* [Data shown]
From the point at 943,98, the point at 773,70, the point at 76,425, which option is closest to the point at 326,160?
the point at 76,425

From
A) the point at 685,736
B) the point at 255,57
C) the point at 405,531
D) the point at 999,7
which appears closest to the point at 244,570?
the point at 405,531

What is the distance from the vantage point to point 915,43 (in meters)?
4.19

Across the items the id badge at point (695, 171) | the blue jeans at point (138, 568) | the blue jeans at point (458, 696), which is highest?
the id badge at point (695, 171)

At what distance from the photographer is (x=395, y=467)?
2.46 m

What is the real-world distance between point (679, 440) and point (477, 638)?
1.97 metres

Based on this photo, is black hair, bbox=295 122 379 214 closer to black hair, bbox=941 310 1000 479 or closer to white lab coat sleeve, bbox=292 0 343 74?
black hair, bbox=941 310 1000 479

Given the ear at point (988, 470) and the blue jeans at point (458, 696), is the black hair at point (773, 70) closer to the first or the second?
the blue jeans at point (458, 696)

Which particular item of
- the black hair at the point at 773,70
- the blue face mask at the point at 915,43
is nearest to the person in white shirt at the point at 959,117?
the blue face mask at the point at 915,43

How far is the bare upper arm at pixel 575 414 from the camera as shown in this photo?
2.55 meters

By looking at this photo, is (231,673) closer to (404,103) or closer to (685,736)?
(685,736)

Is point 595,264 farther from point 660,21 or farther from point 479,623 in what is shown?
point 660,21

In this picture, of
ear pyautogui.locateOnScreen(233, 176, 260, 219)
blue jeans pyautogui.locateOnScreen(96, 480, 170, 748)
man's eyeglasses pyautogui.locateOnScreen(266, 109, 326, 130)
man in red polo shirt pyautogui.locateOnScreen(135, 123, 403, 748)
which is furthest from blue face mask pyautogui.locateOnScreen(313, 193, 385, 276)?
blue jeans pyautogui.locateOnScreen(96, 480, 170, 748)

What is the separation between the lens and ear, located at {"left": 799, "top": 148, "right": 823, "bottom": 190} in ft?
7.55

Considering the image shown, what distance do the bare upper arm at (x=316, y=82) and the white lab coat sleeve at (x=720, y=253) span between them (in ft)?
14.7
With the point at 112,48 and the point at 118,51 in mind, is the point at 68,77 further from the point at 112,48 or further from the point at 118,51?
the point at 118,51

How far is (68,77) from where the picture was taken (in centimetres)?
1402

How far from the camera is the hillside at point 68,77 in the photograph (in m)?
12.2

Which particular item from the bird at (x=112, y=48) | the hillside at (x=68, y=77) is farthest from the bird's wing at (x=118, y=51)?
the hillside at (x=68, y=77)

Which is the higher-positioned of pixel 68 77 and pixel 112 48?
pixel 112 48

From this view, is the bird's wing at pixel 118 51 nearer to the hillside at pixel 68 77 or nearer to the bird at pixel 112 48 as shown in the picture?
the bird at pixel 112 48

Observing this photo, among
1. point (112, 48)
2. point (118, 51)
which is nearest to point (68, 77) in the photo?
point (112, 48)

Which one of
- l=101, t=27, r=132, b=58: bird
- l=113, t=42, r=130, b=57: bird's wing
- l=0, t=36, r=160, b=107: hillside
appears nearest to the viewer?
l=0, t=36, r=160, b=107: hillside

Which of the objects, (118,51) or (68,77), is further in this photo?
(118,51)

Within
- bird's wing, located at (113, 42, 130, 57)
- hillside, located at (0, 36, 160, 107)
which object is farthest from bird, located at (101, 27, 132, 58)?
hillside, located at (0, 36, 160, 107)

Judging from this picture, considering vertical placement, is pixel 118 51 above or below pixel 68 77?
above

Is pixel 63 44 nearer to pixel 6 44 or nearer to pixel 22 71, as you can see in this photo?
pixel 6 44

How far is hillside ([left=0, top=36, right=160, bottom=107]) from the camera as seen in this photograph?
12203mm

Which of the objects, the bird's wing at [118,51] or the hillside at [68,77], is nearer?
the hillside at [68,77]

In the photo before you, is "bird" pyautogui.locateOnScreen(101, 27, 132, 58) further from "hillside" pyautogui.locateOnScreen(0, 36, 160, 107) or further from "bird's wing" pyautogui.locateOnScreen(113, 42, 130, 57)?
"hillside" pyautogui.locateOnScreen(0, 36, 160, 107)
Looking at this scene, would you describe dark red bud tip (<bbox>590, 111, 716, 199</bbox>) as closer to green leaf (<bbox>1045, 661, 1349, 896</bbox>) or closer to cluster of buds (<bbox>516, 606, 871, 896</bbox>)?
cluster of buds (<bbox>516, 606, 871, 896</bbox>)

* [Written problem] Rewrite the entries from the first line through the line containing "1.97 metres", inclusive, with "blue jeans" changed to "denim trousers" and everything else left as it is.

* [Result]
From the point at 943,98, the point at 773,70, the point at 76,425, which option is closest to the point at 326,160?
the point at 76,425

From
A) the point at 685,736
B) the point at 255,57
C) the point at 405,531
D) the point at 999,7
which appears closest to the point at 244,570?
the point at 405,531

What is the distance from the vantage point to point 915,43 (in meters)?
4.19

Across the items the id badge at point (695, 171) | the denim trousers at point (138, 568) | the denim trousers at point (458, 696), which is highest?
the id badge at point (695, 171)

At what distance from the photographer is (x=395, y=467)?
2.46 m

What is the real-world distance between point (679, 440) and point (477, 638)?
1.97 metres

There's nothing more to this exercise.